• RECORDS FOR PROCESSING
╔══

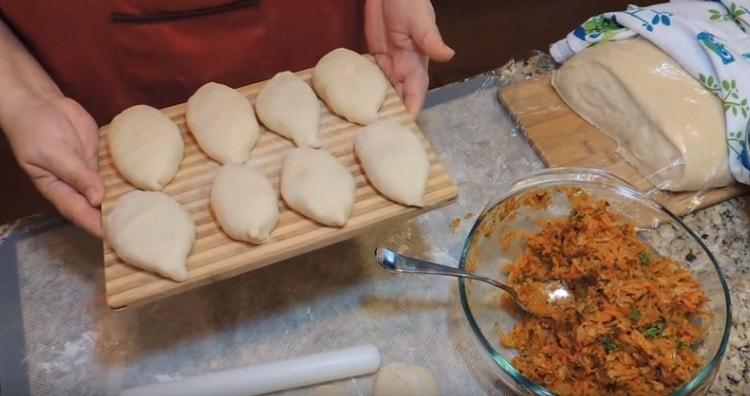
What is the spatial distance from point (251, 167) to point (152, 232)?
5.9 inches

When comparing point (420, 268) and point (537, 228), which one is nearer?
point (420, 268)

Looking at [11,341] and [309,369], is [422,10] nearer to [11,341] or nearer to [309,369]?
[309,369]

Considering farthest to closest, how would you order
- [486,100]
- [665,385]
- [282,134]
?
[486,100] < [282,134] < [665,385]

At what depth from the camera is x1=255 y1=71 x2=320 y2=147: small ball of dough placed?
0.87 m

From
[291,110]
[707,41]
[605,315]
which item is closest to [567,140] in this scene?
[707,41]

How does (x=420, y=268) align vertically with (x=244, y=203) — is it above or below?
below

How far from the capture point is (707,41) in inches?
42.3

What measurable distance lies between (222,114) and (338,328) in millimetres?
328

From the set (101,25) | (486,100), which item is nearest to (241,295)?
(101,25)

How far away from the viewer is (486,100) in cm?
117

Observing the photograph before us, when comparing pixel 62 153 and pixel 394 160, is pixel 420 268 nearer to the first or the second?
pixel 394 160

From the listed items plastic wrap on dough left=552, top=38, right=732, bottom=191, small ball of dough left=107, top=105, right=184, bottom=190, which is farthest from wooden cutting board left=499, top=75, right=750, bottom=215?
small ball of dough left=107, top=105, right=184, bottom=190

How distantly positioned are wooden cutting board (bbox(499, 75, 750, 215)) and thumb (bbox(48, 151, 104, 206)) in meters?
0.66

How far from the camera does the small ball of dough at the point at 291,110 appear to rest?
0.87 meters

╚══
╔══

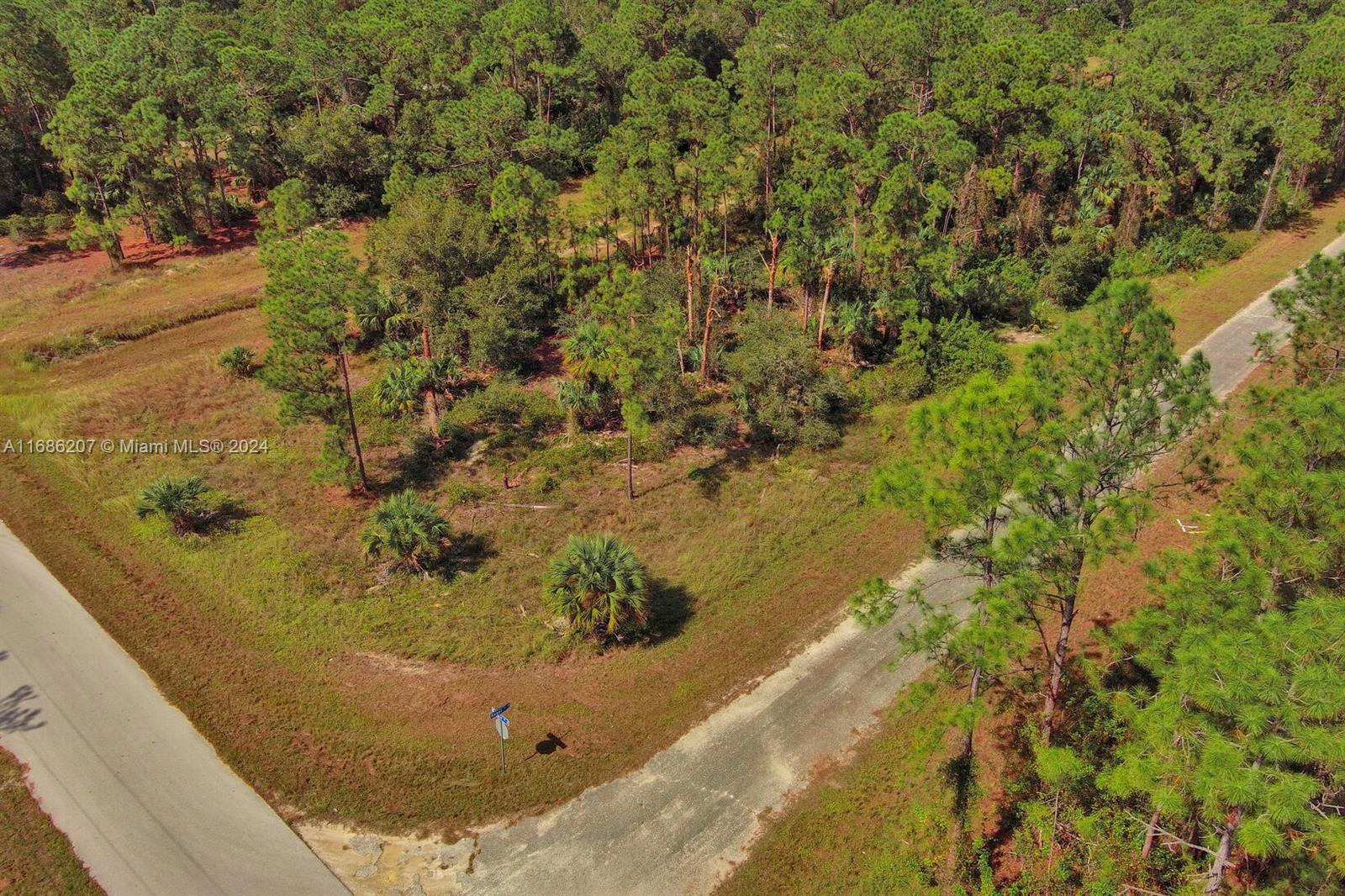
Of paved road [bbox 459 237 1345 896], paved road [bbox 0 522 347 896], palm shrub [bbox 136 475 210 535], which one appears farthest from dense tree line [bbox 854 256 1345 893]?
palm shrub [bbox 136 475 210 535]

╚══

• TASK INSTRUCTIONS
Gather every line of the material above that contains the word "wooden", treating uppercase and lowercase as different.

• SOLUTION TO THE EXERCISE
From the listed items plastic wrap on dough left=552, top=38, right=732, bottom=191, small ball of dough left=107, top=105, right=184, bottom=190, which is farthest from wooden cutting board left=499, top=75, right=750, bottom=215?
How distantly positioned are wooden cutting board (bbox(499, 75, 750, 215)) and thumb (bbox(48, 151, 104, 206)) in meters?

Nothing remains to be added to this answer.